Chemical flooding is one of the challenging EOR methods to improve the oil recovery. The objective of this work is to examine a systematic approach for upscaling Alkaline Surfactant Polymer (ASP) coreflood data to field scale and design the single well chemical tracer (SWCT) test. Appropriate upscaling can help to determine the effect of crucial parameters on process mechanisms and oil recovery. Besides, uncertainty assessment should be conducted thoroughly to evaluate the impact of key parameters.
In this paper, a robust approach for modeling the ASP flood from core to reservoir scale including the data uncertainty would be presented. Experimental work was aimed to screen and select the suitable chemicals for implementation in the field. Coreflood tests include ASP flood with and without polymer chase with the objective to evaluate the effectiveness of chemical flood and sweep efficiency. Sensitivity analysis by response surface methodology (RSM) would help to find the crucial parameters during the history matching of coreflood tests and reservoir modeling for ASP implementation.

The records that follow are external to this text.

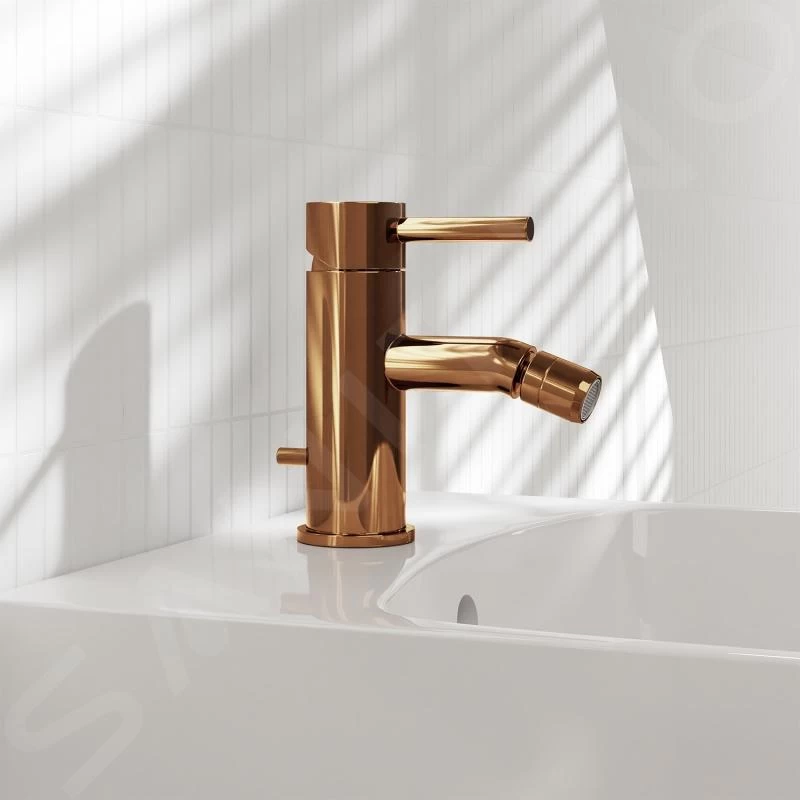 Steinberg 100 - Mitigeur De Bidet Avec Vidage, Rose Gold 100 1300 RG 5 Steinberg 100 - Mitigeur De Bidet Avec Vidage, Rose Gold 100 1300 RG – Image 3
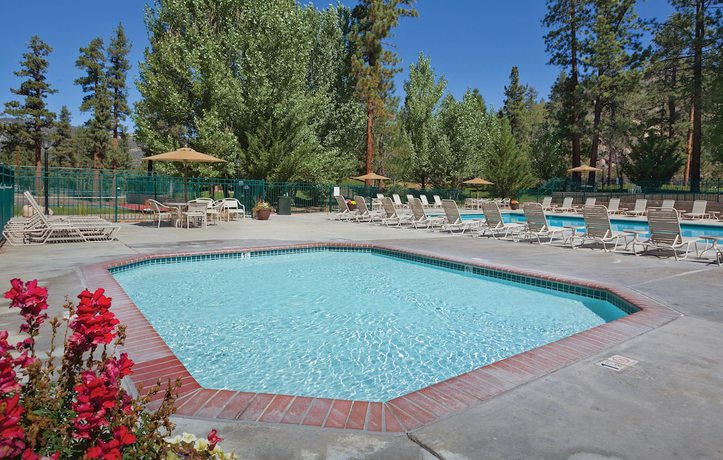 Imagen de la piscina del Hotel Worldmark Big Bear Lake. Foto 16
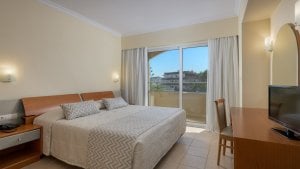 Kids Suite Garden View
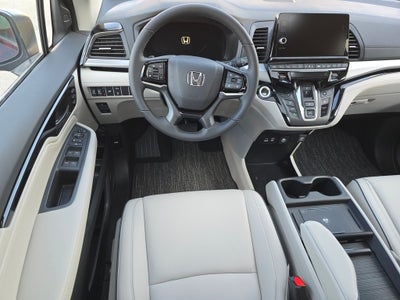 2026 Honda Odyssey Touring
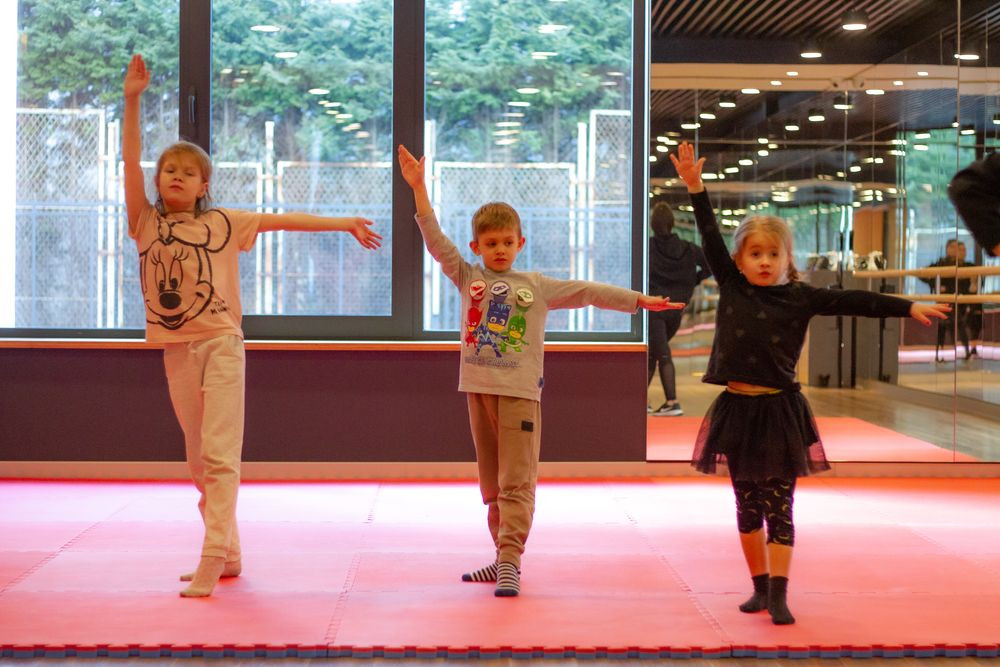 Дитячий фітнес-зал 209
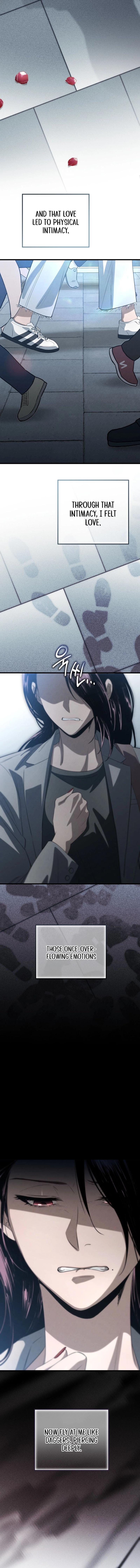 Bad Bastard that Can’t Be Cheated Chapter 33 63 11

Coreflood modeling was performed to represent the flow behavior of lab tests and investigate the mechanisms through the experimental efforts. Assisted history matching of the coreflood test was carried out to incorporate waterflood and chemical flood processes. Some variables such as relative permeability characteristics, trapping number, adsorption, and residual resistance factor were included as matching parameters. The next step was to upscale the model from core scale to reservoir scale by an appropriate method. Velocity and pressure were preserved during the scaling procedure. The parameters obtained from scaling exercise were used for SWCT design and full field model. Thus, radial models were used to describe and improve the design of SWCT tests for candidate wells. The next step was to evaluate the ASP flood on reservoir model. Sensitivity analysis was conducted on key parameters e.g. adsorption, injector-producer spacing, residual oil reduction by chemical, and ASP slug size to identify the impact of these parameters on oil recovery. RSM was applied to develop a suitable proxy model based on the results of sensitivity study. The proxy model can be used to find the optimum well spacing and slug size for field implementation.
Appropriate technique of chemical flood modeling is presented in this work. Moreover, upscaling of lab data to reservoir scale for pilot design and evaluation of ASP flood on reservoir scale by considering how to address risks and uncertainties are other outcomes of this work.